A summary of the results with many more clones is included in Table IGo. The results show that clones can be classified into four groups, those that destroyed 1) islets only, 2) NIT-1 cells only, 3) both, or 4) neither. The third group was by far the largest, suggesting that NIT-1 cells present at least some Ags in common with islets. Interestingly, 14 of 18 clones that were obtained after expansion on both islets and NIT-1 cells were cytotoxic to both, whereas this was true for only 1 of 11 clones that were derived from the islet lymphocytic infiltrate without the prior expansion step. This striking difference together with the shift toward CD8-positive T cells suggests again that expansion on islets and NIT-1 cells is driven by Ag presented by MHC class I molecules.

We next tested some of the clones from group 3, which are islet and NIT-1 cell destructive, for the ability to influence disease development in vivo. Clone 9B7 accelerated disease (Fig. 1GoB), as did clone 8F7 (not shown). Four other clones tested had no effect on disease development.

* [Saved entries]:
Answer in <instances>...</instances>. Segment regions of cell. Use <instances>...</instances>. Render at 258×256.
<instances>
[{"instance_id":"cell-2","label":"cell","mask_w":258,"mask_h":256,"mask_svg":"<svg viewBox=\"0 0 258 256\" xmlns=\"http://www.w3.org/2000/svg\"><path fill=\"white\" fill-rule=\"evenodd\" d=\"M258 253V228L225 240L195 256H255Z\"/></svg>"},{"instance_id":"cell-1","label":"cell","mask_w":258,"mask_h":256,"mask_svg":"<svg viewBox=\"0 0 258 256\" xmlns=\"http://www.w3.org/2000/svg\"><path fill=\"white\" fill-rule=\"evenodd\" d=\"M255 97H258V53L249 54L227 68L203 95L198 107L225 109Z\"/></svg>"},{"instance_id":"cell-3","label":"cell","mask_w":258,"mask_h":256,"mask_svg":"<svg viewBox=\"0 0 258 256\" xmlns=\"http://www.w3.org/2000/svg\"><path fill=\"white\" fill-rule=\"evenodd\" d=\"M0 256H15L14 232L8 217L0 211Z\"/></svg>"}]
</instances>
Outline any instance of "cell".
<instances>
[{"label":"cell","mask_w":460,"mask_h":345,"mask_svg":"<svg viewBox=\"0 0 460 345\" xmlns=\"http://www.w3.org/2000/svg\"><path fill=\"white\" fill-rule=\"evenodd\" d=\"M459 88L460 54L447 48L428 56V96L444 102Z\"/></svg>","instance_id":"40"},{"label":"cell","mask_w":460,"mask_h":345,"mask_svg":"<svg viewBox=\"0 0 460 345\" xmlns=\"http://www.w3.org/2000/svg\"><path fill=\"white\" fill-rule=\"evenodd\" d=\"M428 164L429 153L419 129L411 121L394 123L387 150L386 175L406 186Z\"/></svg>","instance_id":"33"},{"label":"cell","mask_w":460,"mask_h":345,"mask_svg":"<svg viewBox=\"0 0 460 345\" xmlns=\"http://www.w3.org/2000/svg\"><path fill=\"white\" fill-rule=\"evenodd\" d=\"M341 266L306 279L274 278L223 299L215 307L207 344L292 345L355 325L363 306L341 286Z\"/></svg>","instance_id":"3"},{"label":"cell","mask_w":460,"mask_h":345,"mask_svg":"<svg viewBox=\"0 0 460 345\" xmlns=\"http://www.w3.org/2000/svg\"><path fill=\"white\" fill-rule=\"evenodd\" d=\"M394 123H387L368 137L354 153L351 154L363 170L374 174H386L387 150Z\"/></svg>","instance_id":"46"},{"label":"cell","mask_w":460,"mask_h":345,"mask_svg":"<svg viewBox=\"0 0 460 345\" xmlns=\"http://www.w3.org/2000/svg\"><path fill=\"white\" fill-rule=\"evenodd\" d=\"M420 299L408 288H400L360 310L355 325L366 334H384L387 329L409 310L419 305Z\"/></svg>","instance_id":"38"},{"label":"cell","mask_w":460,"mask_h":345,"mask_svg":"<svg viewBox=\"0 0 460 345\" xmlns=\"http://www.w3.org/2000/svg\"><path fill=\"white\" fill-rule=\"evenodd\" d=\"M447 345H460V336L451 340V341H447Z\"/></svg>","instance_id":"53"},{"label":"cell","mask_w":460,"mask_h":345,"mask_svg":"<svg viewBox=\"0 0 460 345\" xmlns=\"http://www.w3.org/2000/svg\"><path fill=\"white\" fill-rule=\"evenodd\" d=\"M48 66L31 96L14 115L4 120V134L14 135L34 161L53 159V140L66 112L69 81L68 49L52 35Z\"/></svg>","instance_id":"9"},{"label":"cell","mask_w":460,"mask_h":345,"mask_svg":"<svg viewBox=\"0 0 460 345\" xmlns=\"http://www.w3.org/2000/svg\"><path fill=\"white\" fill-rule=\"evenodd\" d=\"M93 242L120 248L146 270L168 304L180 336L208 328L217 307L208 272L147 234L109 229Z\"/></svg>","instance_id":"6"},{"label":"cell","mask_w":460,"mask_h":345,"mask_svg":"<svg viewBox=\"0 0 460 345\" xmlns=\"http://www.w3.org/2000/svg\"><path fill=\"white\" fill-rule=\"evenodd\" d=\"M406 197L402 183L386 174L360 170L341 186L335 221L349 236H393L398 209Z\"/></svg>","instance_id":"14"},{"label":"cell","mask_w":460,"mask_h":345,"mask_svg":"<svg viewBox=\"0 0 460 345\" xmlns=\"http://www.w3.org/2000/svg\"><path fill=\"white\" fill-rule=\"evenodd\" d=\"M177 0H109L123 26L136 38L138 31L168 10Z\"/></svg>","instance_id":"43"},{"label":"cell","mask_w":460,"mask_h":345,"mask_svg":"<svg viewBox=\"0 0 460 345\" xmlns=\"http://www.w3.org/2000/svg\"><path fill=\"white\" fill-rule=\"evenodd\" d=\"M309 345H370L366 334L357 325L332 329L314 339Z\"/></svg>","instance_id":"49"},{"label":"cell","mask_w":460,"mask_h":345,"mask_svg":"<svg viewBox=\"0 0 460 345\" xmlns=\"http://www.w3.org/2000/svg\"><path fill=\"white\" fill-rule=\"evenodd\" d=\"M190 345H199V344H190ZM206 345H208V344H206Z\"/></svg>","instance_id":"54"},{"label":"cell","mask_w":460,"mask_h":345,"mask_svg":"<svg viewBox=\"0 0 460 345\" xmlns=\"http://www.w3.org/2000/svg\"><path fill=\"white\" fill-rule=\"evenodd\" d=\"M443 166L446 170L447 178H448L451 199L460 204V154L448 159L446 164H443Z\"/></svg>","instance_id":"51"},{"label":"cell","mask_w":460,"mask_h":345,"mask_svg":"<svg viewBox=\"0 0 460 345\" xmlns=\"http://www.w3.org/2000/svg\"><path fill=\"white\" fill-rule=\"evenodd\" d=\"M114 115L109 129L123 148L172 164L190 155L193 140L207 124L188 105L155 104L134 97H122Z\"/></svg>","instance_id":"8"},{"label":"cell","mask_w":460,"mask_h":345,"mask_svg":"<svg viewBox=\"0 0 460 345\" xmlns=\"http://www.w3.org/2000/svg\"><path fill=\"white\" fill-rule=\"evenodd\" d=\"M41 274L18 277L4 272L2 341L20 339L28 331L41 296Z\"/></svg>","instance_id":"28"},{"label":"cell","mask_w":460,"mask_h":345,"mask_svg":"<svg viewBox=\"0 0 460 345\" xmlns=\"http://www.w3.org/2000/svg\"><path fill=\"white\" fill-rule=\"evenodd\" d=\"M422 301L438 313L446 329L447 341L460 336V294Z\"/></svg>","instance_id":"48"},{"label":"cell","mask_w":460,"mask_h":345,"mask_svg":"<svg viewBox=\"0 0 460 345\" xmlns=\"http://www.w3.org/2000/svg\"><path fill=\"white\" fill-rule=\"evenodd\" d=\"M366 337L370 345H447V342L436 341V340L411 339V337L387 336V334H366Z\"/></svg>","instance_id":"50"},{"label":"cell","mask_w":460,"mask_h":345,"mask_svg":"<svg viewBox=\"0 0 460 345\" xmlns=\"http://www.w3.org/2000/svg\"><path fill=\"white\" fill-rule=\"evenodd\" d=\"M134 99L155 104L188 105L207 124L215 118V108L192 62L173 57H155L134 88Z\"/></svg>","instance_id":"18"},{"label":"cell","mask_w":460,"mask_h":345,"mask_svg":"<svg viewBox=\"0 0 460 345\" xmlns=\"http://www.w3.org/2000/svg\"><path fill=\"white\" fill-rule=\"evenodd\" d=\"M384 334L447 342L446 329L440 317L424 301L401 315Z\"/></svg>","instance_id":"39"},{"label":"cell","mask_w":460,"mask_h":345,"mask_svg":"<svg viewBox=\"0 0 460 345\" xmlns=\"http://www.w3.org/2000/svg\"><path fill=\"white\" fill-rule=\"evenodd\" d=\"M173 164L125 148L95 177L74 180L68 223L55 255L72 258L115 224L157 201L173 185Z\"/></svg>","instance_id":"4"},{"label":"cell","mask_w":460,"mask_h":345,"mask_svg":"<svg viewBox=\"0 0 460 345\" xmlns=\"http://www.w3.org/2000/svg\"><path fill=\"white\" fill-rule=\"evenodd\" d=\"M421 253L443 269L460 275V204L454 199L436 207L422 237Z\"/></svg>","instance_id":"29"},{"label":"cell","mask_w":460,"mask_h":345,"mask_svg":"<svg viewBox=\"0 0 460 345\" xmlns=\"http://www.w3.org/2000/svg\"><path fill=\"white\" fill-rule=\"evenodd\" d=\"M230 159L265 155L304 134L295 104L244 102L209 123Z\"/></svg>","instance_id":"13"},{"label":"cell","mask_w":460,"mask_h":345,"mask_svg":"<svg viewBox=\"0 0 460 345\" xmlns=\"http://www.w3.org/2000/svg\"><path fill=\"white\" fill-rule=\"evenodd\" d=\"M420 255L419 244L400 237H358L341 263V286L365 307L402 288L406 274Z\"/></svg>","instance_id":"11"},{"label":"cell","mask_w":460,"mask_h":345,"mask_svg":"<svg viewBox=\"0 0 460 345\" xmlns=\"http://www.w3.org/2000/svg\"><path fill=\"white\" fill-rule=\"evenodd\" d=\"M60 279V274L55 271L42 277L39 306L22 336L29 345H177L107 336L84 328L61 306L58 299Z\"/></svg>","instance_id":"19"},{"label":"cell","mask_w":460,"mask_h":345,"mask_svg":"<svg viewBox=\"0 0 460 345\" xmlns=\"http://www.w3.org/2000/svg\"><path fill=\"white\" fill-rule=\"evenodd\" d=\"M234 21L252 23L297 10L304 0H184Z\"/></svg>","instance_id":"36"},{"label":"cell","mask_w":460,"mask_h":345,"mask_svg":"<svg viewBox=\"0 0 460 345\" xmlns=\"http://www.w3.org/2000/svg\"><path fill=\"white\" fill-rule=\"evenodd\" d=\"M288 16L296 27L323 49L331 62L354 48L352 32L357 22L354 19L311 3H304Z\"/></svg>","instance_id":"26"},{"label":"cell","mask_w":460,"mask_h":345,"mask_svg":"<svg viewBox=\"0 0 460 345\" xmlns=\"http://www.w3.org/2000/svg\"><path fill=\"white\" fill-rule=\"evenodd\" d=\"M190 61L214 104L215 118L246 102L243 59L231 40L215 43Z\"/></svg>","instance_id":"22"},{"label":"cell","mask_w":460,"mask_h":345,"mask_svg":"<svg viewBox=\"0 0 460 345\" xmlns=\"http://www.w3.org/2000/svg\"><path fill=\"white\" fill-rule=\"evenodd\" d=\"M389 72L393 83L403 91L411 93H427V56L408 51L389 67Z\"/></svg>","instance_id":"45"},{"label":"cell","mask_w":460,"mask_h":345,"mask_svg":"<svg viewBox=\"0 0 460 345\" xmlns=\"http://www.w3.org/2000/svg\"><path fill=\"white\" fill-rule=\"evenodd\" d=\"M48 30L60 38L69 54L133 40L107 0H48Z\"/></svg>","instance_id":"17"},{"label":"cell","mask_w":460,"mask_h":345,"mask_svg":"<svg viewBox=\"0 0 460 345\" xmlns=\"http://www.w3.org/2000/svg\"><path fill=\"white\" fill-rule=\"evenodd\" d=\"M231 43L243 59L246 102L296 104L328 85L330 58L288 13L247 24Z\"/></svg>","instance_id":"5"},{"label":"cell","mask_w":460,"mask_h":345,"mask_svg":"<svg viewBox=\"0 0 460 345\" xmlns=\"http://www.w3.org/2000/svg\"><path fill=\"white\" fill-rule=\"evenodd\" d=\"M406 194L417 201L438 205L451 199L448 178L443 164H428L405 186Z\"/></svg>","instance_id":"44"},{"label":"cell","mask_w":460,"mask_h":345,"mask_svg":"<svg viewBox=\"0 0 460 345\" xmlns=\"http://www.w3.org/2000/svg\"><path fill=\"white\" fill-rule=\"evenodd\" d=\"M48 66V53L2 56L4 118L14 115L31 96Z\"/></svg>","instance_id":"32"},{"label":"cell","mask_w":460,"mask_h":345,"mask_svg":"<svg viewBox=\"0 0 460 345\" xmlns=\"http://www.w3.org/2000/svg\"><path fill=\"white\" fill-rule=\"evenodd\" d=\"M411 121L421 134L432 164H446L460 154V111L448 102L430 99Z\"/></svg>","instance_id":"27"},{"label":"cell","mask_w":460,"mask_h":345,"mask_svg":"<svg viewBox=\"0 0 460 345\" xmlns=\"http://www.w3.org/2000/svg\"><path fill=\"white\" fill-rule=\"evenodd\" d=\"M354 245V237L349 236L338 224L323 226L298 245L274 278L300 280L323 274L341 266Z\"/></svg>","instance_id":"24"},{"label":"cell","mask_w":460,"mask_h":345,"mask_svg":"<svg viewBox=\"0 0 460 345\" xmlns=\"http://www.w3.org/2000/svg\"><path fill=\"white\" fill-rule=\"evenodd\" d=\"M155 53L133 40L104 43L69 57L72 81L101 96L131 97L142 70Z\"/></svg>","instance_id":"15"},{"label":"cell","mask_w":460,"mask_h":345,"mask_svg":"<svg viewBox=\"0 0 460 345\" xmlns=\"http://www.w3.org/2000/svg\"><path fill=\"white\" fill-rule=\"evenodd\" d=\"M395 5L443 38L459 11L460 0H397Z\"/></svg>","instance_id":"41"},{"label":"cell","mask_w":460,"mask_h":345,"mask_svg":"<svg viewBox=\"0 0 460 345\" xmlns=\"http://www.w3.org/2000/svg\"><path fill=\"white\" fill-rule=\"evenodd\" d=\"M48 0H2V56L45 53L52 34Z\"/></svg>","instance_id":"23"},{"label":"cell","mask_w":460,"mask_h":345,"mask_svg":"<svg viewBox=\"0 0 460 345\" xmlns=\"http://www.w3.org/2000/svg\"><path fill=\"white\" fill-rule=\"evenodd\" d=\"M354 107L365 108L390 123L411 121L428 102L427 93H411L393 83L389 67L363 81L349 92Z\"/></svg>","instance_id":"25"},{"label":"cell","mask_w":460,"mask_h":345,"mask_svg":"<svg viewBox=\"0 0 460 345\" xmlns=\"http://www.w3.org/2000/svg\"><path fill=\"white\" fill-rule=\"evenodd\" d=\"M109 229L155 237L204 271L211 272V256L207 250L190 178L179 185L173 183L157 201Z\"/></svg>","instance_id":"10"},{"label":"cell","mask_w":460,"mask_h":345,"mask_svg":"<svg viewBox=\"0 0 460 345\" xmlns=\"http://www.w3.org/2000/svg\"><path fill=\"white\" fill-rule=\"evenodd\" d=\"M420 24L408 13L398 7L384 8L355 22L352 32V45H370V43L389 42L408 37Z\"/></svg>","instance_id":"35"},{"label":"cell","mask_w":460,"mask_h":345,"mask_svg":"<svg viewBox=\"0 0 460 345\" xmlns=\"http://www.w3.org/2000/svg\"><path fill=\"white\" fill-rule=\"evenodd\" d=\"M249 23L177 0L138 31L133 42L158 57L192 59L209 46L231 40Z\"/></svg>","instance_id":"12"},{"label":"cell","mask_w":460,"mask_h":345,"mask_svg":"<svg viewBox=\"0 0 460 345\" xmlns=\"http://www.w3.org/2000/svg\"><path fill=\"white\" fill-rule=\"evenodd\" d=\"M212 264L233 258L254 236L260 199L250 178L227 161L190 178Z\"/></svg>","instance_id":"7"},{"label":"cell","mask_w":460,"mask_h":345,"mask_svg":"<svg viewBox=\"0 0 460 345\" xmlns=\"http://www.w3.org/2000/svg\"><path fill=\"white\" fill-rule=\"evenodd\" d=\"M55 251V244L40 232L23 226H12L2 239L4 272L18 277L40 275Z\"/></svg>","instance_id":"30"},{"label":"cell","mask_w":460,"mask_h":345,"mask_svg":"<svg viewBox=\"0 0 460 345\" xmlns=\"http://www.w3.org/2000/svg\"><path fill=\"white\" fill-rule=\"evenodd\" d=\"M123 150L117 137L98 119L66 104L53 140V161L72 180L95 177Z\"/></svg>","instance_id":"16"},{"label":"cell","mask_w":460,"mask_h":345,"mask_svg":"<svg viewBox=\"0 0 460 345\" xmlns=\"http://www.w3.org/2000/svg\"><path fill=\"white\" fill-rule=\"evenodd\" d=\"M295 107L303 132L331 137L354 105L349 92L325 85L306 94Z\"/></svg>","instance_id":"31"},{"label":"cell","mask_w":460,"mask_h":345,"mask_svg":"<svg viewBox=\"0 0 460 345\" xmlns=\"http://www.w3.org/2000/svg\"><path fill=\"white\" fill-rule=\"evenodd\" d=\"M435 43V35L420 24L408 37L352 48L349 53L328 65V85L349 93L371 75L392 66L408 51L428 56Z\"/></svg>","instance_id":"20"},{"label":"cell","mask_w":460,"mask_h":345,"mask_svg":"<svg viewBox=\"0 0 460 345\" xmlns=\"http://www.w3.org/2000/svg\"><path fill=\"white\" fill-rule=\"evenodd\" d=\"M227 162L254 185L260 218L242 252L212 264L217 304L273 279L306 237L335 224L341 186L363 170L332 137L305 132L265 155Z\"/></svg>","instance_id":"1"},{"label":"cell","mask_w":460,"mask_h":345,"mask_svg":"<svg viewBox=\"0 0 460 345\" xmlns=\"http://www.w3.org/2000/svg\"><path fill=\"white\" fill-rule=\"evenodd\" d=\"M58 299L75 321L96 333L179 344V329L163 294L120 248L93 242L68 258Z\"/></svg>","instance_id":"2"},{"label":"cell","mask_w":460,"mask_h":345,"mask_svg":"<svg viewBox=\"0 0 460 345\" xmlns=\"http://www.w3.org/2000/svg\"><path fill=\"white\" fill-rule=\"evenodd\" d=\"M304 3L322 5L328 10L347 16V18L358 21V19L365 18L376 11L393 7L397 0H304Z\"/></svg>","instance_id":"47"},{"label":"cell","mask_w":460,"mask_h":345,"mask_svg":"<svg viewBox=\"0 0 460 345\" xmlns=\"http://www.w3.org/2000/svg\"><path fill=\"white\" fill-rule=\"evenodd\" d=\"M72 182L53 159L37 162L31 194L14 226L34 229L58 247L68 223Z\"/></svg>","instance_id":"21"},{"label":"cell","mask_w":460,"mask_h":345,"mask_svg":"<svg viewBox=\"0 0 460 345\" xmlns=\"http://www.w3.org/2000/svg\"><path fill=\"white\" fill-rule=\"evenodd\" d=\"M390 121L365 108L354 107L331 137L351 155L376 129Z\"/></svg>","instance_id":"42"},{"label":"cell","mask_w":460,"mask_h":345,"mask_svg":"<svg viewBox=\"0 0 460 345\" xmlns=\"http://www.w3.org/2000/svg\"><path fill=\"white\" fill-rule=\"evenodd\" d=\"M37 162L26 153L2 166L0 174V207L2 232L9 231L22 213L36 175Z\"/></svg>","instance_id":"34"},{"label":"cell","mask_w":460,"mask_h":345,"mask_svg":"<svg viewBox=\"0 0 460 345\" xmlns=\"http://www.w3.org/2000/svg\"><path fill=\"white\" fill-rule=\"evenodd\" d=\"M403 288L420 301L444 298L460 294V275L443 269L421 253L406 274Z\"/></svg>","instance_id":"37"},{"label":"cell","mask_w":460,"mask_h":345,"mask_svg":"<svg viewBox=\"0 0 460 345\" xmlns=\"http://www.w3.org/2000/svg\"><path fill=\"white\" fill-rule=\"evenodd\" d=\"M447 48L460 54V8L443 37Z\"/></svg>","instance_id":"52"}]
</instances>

* [WHAT YOU NEED TO DO]:
1. In the text on T cell clones, which of the four groups of clones was the largest?
2. Continue the text on T cell clones from its last sentence.

* [EXERCISE ANSWERS]:
1. The third group, the clones that destroyed both islets and NIT-1 cells.

2.
NOD mice express the MHC class I molecules H-2Kd and H-2Db. To determine the MHC restriction of the clones, we used islets from different strains of mice sharing with NOD mice either Kd, Db, or neither of the two as targets. As shown in Fig. 1GoC, islets from C57BL/6 mice (H-2b) were destroyed, whereas islets from BALB/c mice (H-2d) were not, indicating that the clones examined here were Db restricted. Surprisingly, all of the other five clones examined showed the same MHC restriction. To confirm that it is indeed the MHC locus rather than some other polymorphism that distinguishes NOD and C57BL/6 mice on the one hand and BALB/c mice on the other, we also tested islets prepared from the BALB/c congenic strain BALB.B. In contrast to BALB/c islets, BALB.B islets were susceptible to killing by clones 9B7 and 8F7. A summary of the results of many more experiments is shown in Fig. 1GoD. Although these data clearly confirm that islet destruction is Db restricted, our data also show that, on average, NOD islets are destroyed more effectively than islets from other strains that express Db, a finding that cannot be explained solely by allelic differences in the MHC locus.

In separate experiments, we confirmed that activation of killing activity by clone 8F7 is not only MHC restricted but also islet specific. Thus, neither NOD fibroblasts nor NOD Con A blasts were destroyed. Furthermore, several non-ß cell lines expressing H-2Db, such as A20 cells fused with NOD splenocytes (NXA cells) and EL-4 cells, were not destroyed (data not shown). Islet destruction was contact dependent, as supernatant from cloned CD8+ T cells taken during an islet destruction assay or collected from cells activated by anti-TCR Abs had no destructive effect (not shown).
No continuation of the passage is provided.